▸ Tasks to perform:
[1] According to the Gordon Wild profile below, why did Wild attend school in the United States?
[2] Carry on the Gordon Wild profile below from its last sentence.

A WILD RIDE

A WILD RIDE

Germany native Gordon Wild has navigated his way onto Maryland men's soccer's attack

File photo/The Diamondback

Published on November 18, 2016

As the red Ford F-250 Crew Cab pickup truck rolled down Interstate 85, Gordon Wild had his eyes glued on the surroundings beyond the front seat window.

Wild had just gotten off his nine-hour flight to the Charlotte Douglas International Airport – the first time he’d stepped foot in the United States. As South Carolina Upstate assistant coach Scott Halkett drove Wild toward the German’s new home, each fast food restaurant, from Bojangles’ Famous Chicken ‘n Biscuits to Chick-fil-A to Cracker Barrel, astonished Wild as they passed by.

ABOVE: Wild was born into a circus family, but after trying the sport as a child, he hated it. He stuck to soccer.(File photo/The Diamondback.)

It was all new to Wild, who was accustomed to his mom’s home cooking in Cologne, Germany. Little did Wild know at that time he was about to take college soccer by storm.

Wild played soccer growing up, but his parents wanted him to get an education, too, so he attended school in the U.S. He ended up at USC Upstate, where he led the nation in scoring with 16 goals.

▸ Data below:
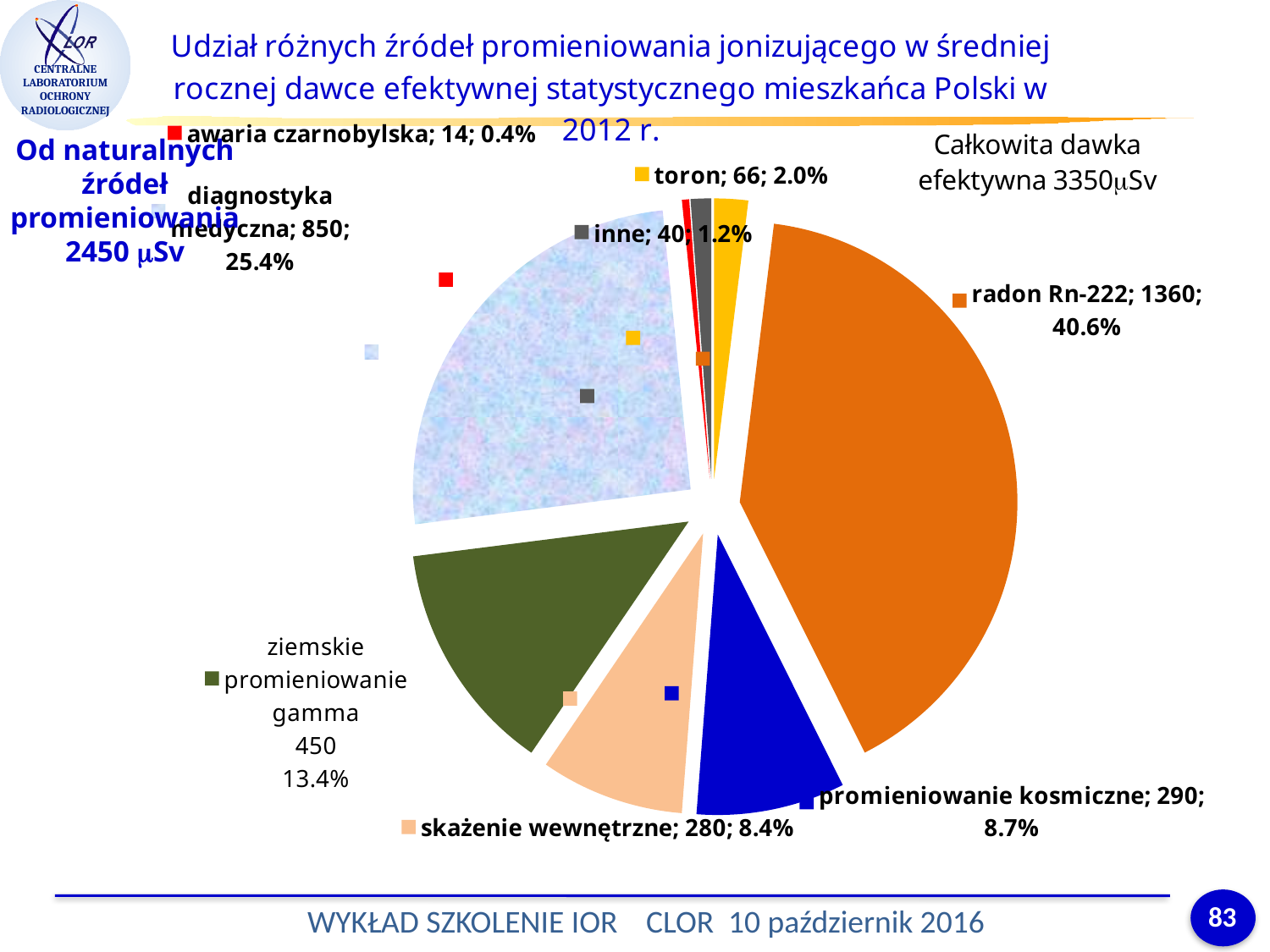
What percentage share is shown for ziemskie promieniowanie gamma? 13.4% What percentage share is shown for diagnostyka medyczna? 25.4% Which category has the largest slice of the pie? radon Rn-222 What value is shown for toron? 66 What percentage share is shown for promieniowanie kosmiczne? 8.7% What total effective dose (Całkowita dawka efektywna) is stated on the slide? 3350 µSv What value is shown for radon Rn-222? 1360 What kind of chart is shown on the slide? pie chart How many slices does the pie chart have? 8 What is the difference between the values for promieniowanie kosmiczne and skażenie wewnętrzne? 10 Which category has the smallest slice of the pie? awaria czarnobylska Which is larger, the value for inne or the value for toron? toron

▸ Answers below:
[1] Although Wild played soccer while growing up, his parents also wanted him to get an education, so he went to school in the U.S.

[2]
The 5-foot-10 forward has scored the same number of times this season — the third-best mark in the country — only his production has come as a part of the undefeated Maryland men’s soccer team, which enters the NCAA tournament as the No. 1 overall seed.

When Wild left Germany two years ago, he didn’t know how he’d stack up against American competition. Now, he’s at the helm of the nation’s second-best scoring offense that will be the focal point of Maryland’s national championship pursuit.

“The kid’s a monster,” goalkeeper Cody Niedermeier said. “That man just scores goals. It’s something in his blood or something. I’m glad he’s on my team.”

Growing up

ABOVE: Soccer is the most popular sport in Germany, so Wild’s hometown had five soccer fields. He played for six hours every day growing up.(Photo courtesy of the Wild family.)

When he wasn’t playing soccer growing up, Wild learned how to perform somersaults and backflips. Wild’s parents performed in the circus, so they brought him to practice.

He hated it.

“He wasn’t in the mood for that,” said Johnny Meyer, Wild’s father. “Soccer was his passion. We let him have his own passion. We didn’t want to force him.”

Wild stuck with soccer, which he began playing as a 3-year-old. He fell in love with the sport, the most popular hobby in Germany, and could play it whenever he liked.

Wild’s hometown had five soccer fields.

“We didn’t have anything else,” Wild said. “We could just walk there. There was no crime. Kids just came over, ‘Hey, you want to go kick the ball.’ That’s what we did all day.”

Until he was 11, Wild played with his friends from 1-7 p.m. each day. That training helped Wild develop a strong shot, one that has allowed him to score from virtually anywhere in the attacking-third.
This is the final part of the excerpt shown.